DOI QR코드

DOI QR Code

Modified DEBA for determining size dependent shear fracture energy of laminates

  • Goodarzi, M. Saeed (Department of Industrial, Mechanical and Aerospace Engineering, Buein Zahra Technical University) ;
  • Hosseini-Toudeshky, Hossein (Department of Aerospace Engineering, Amirkabir University of Technology)
  • 투고 : 2017.04.21
  • 심사 : 2018.05.25
  • 발행 : 2018.07.10

초록

It has been argued that fracture energy of composite laminates depends on their thickness and number of layers. In this paper a modified direct energy balance approach (DEBA) has been developed to evaluate the mode-II shear fracture energy for E-glass/Epoxy laminates from finite element model at an arbitrary thickness. This approach considers friction and damage/plasticity deformations using cohesive zone modeling (CZM) and nonlinear finite element modeling.
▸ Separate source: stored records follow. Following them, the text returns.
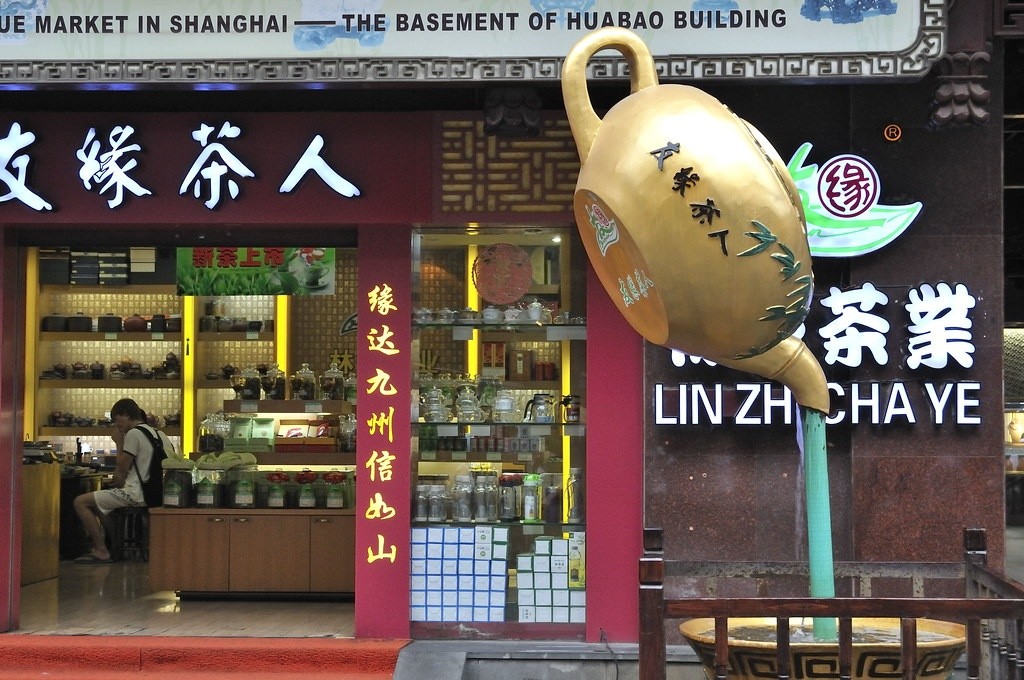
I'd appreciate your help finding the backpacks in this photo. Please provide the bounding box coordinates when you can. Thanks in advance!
[133,426,168,507]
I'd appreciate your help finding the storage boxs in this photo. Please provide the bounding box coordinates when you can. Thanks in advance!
[224,416,338,452]
[482,343,532,381]
[411,526,586,624]
[38,245,179,285]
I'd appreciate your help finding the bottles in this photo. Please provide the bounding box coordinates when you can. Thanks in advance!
[416,467,585,524]
[296,363,314,399]
[242,362,286,400]
[163,466,356,508]
[199,414,224,450]
[324,363,357,406]
[339,414,356,452]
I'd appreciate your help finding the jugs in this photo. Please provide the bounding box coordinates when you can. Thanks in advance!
[523,393,581,425]
[492,389,524,424]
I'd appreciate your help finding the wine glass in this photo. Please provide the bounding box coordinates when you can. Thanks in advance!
[260,376,271,401]
[229,375,243,400]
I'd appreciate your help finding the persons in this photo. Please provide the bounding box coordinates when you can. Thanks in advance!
[73,398,174,566]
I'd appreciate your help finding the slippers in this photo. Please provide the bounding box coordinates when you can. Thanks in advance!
[74,553,114,563]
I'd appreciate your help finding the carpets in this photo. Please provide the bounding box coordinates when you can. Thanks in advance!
[0,632,413,680]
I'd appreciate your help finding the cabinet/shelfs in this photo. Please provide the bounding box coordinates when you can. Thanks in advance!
[464,236,574,515]
[146,398,358,599]
[412,321,588,523]
[41,283,290,467]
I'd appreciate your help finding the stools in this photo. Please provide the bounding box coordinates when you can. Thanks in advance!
[109,507,146,560]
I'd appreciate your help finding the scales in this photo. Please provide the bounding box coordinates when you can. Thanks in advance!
[24,446,57,463]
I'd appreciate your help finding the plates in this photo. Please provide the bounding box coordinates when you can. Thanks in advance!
[458,319,480,324]
[414,319,433,324]
[436,319,455,324]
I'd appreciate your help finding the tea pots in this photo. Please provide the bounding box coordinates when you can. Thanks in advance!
[562,27,829,411]
[49,411,179,426]
[204,363,239,380]
[418,387,450,422]
[455,387,490,422]
[110,360,154,380]
[165,351,177,362]
[52,360,104,373]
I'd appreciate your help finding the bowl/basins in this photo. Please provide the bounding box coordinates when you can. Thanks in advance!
[678,618,966,679]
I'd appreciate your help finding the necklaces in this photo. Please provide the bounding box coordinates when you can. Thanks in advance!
[1009,424,1017,430]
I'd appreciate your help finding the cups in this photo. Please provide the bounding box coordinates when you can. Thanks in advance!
[415,298,547,320]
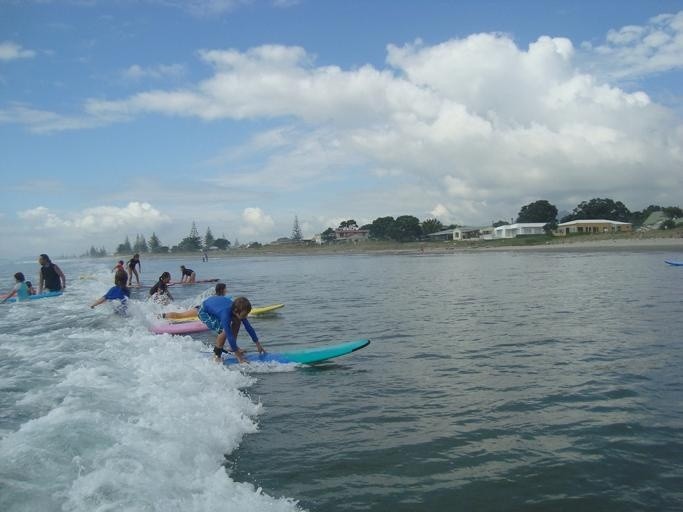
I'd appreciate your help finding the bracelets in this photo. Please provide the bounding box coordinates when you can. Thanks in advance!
[63,286,65,288]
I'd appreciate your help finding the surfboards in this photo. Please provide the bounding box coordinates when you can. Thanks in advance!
[201,338,369,365]
[127,282,175,288]
[169,279,220,284]
[149,320,209,334]
[166,304,284,321]
[0,290,63,304]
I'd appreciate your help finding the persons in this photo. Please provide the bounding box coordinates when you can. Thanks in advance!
[25,281,37,296]
[35,254,65,295]
[0,272,31,305]
[112,261,124,271]
[197,295,266,365]
[90,270,131,320]
[160,283,229,320]
[149,272,175,305]
[180,265,196,283]
[126,254,141,286]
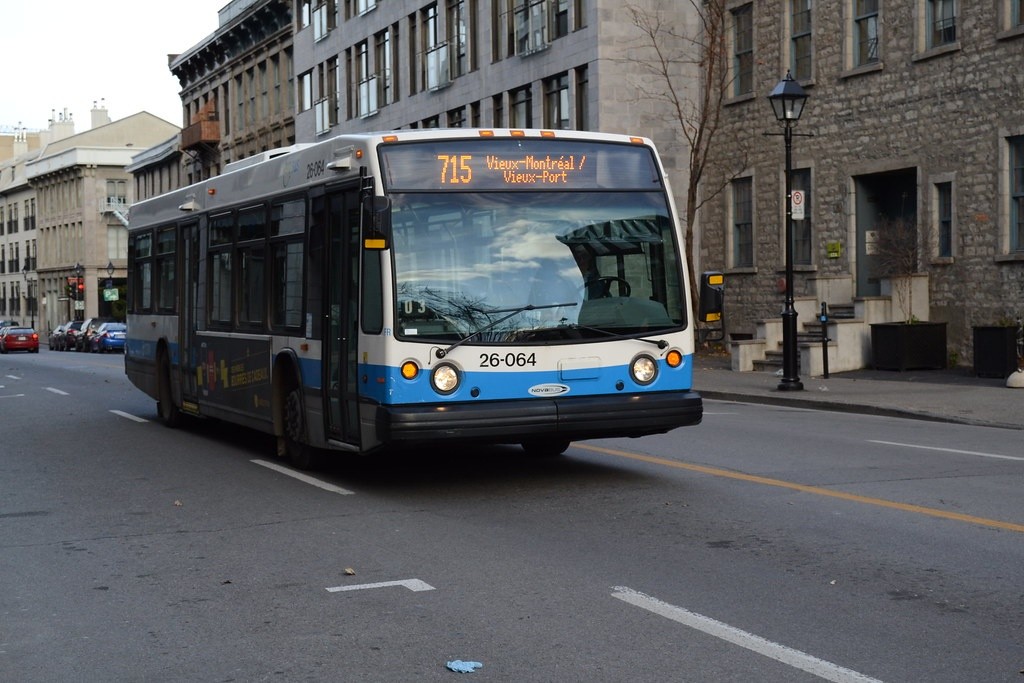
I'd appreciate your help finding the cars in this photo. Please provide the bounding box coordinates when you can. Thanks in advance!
[89,322,127,354]
[73,317,117,352]
[58,321,85,351]
[0,320,39,354]
[48,325,65,350]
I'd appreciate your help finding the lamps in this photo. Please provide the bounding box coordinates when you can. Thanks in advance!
[768,68,810,130]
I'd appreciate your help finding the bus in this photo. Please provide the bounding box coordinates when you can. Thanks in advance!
[124,127,724,476]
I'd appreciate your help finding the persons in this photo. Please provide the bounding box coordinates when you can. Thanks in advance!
[558,255,604,309]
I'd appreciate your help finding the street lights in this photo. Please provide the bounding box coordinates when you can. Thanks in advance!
[761,69,815,391]
[106,262,115,318]
[75,262,81,320]
[21,265,35,329]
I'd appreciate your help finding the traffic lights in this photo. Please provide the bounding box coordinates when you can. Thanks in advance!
[65,285,77,299]
[77,277,84,294]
The presence of compressive stress and resulting friction was argued to be a possible cause for the thickness dependency of fracture energy. In the finite element modeling, CZM formulation has been developed with bilinear cohesive constitutive law combined with friction consideration. Also ply element have been developed with shear plastic damage model. Modified direct energy balance approach has been proposed for estimation of mode-II shear fracture energy. Experiments were performed on laminates of glass epoxy specimens for characterization of material parameters and determination of mode-II fracture energies for different thicknesses. Effect of laminate thickness on fracture energy of transverse crack tension (TCT) and end notched flexure (ENF) specimens has been numerically studied and comparison with experimental results has been made. It is shown that the developed numerical approach is capable of estimating increase in fracture energy due to size effect.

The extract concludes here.